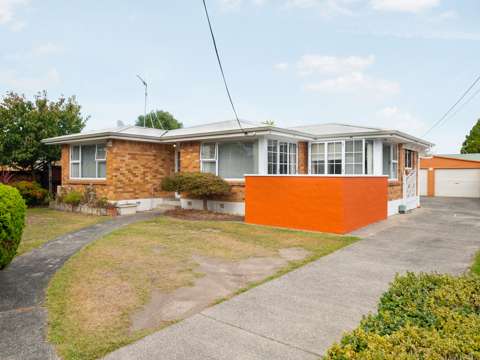 Glenview 4房  Your Ideal Family Home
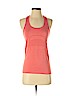 Lululemon Athletica Pink Active Tank Size 4 - photo 1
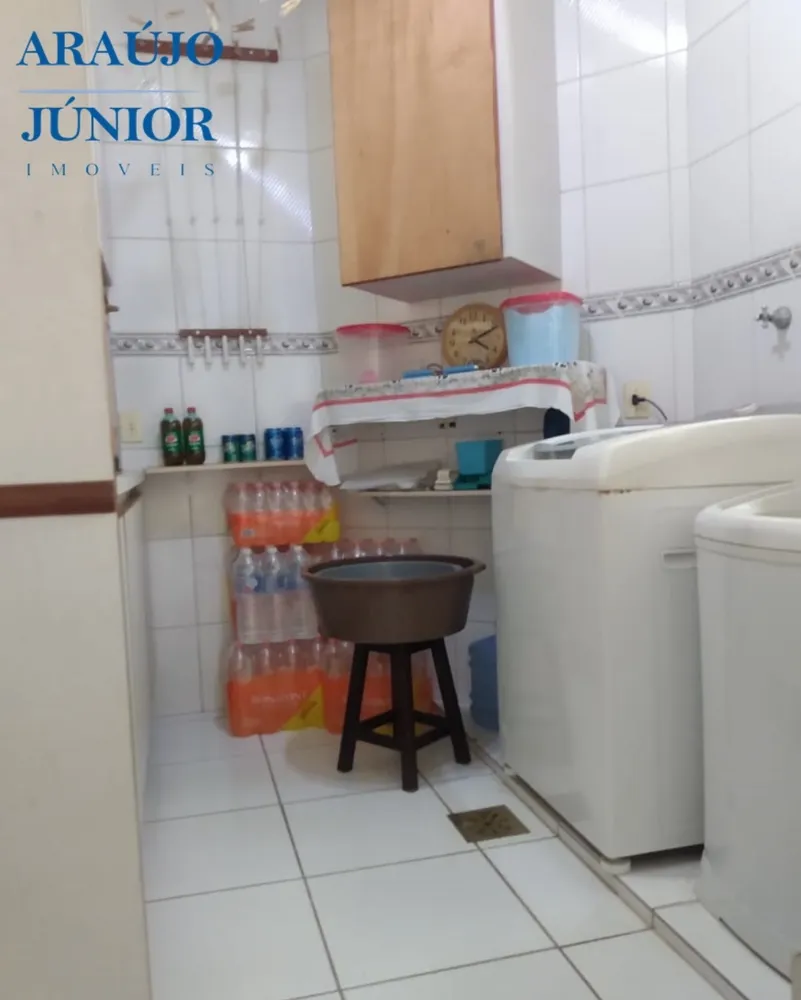 Casa, 6 quartos, 366 m² - Foto 13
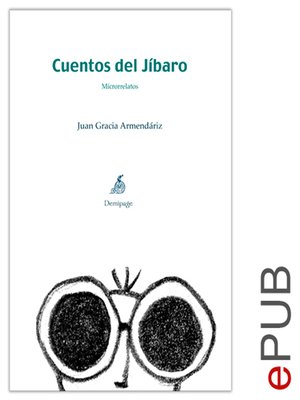 cover image of Cuentos del Jíbaro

## THE PROBLEM
With the pictures set aside, return each line of the listing exactly as given.

## TASK RESPONSE
 Glenview 4房  Your Ideal Family Home
 Lululemon Athletica Pink Active Tank Size 4 - photo 1
 Casa, 6 quartos, 366 m² - Foto 13
 cover image of Cuentos del Jíbaro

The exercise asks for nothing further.